Re: 9.5: Memory-bounded HashAgg

From: Robert Haas <robertmhaas(at)gmail(dot)com>
To: Tomas Vondra <tv(at)fuzzy(dot)cz>
Cc: "pgsql-hackers(at)postgresql(dot)org" <pgsql-hackers(at)postgresql(dot)org>
Subject: Re: 9.5: Memory-bounded HashAgg
Date: 2014-08-20 18:32:44
Message-ID: CA+TgmoZ=91QYM_bGTtCSk3AovmLWWqKQkTZtR9HFFpAN3u2aJg@mail.gmail.com
Views: Raw Message | Whole Thread | Download mbox | Resend email
Thread:
Lists: pgsql-hackers

On Sun, Aug 17, 2014 at 1:17 PM, Tomas Vondra <tv(at)fuzzy(dot)cz> wrote:
> Being able to batch inner and outer relations in a matching way is
> certainly one of the reasons why hashjoin uses that particular scheme.
> There are other reasons, though - for example being able to answer 'Does
> this group belong to this batch?' quickly, and automatically update
> number of batches.

• [What is asked]
1. Write out the stretch of the memory-bounded HashAgg message from "From: Robert Haas" through "that particular scheme.".
2. In the memory-bounded HashAgg message, on what day and at what time did Tomas Vondra write the quoted lines?
3. Continue the memory-bounded HashAgg message from the point where it stops.

• [Extracted entries]

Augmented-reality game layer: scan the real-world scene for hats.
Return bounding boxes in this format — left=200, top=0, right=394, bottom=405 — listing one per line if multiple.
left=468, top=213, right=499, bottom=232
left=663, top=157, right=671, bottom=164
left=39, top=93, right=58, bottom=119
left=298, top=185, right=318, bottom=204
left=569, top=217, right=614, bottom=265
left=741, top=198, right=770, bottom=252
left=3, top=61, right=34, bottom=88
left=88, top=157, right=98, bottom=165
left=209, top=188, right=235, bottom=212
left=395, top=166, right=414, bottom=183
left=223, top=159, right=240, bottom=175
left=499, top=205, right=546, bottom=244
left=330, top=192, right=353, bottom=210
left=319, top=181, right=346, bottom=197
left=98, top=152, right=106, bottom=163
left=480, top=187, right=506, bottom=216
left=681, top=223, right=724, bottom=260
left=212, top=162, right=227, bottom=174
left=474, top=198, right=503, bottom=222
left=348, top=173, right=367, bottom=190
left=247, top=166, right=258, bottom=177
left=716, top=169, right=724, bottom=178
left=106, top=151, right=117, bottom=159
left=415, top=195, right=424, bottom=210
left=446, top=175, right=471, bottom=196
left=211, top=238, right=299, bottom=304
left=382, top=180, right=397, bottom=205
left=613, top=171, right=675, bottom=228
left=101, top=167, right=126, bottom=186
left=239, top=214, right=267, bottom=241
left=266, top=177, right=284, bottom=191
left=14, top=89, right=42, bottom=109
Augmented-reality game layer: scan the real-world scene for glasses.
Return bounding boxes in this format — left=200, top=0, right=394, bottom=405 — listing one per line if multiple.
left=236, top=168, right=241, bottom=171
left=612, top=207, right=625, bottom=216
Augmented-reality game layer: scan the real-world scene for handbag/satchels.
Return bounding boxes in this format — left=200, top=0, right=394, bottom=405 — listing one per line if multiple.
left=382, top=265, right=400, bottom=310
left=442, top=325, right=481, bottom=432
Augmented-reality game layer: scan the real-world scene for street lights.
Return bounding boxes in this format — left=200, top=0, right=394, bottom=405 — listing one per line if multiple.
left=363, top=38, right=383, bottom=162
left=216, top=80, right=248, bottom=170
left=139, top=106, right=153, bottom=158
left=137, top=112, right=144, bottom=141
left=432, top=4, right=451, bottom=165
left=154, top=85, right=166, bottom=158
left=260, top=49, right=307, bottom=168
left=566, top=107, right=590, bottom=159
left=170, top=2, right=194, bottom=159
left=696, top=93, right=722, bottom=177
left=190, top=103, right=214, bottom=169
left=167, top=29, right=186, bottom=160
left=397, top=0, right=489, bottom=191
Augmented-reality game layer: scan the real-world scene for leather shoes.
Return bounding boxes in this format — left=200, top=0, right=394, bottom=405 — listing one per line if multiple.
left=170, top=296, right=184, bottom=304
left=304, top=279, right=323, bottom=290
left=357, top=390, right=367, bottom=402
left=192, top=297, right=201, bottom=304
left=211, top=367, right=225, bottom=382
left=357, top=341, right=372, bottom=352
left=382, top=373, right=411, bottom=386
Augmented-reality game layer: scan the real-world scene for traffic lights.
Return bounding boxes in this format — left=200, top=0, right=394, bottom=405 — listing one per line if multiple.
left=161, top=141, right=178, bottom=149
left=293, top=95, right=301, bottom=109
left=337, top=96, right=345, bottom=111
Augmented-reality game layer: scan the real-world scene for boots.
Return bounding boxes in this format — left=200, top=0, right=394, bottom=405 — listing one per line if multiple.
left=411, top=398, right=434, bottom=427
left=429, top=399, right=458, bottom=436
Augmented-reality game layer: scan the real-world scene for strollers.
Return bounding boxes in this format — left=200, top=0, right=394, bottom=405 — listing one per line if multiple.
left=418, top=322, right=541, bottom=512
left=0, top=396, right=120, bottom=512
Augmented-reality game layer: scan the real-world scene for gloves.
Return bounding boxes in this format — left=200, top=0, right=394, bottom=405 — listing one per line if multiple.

• [Solved tasks]
1.
From: Robert Haas <robertmhaas(at)gmail(dot)com>
To: Tomas Vondra <tv(at)fuzzy(dot)cz>
Cc: "pgsql-hackers(at)postgresql(dot)org" <pgsql-hackers(at)postgresql(dot)org>
Subject: Re: 9.5: Memory-bounded HashAgg
Date: 2014-08-20 18:32:44
Message-ID: CA+TgmoZ=91QYM_bGTtCSk3AovmLWWqKQkTZtR9HFFpAN3u2aJg@mail.gmail.com
Views: Raw Message | Whole Thread | Download mbox | Resend email
Thread:
Lists: pgsql-hackers

On Sun, Aug 17, 2014 at 1:17 PM, Tomas Vondra <tv(at)fuzzy(dot)cz> wrote:
> Being able to batch inner and outer relations in a matching way is
> certainly one of the reasons why hashjoin uses that particular scheme.

2. Sunday, August 17, 2014, at 1:17 PM.

3.
>
> I'm not saying the lookup is extremely costly, but I'd be very surprised
> if it was as cheap as modulo on a 32-bit integer. Not saying it's the
> dominant cost here, but memory bandwidth is quickly becoming one of the
> main bottlenecks.

Well, I think you're certainly right that a hash table lookup is more
expensive than modulo on a 32-bit integer; so much is obvious. But if
the load factor is not too large, I think that it's not a *lot* more
expensive, so it could be worth it if it gives us other advantages.
As I see it, the advantage of Jeff's approach is that it doesn't
really matter whether our estimates are accurate or not. We don't
have to decide at the beginning how many batches to do, and then
possibly end up using too much or too little memory per batch if we're
wrong; we can let the amount of memory actually used during execution
determine the number of batches. That seems good. Of course, a hash
join can increase the number of batches on the fly, but only by
doubling it, so you might go from 4 batches to 8 when 5 would really
have been enough. And a hash join also can't *reduce* the number of
batches on the fly, which might matter a lot. Getting the number of
batches right avoids I/O, which is a lot more expensive than CPU.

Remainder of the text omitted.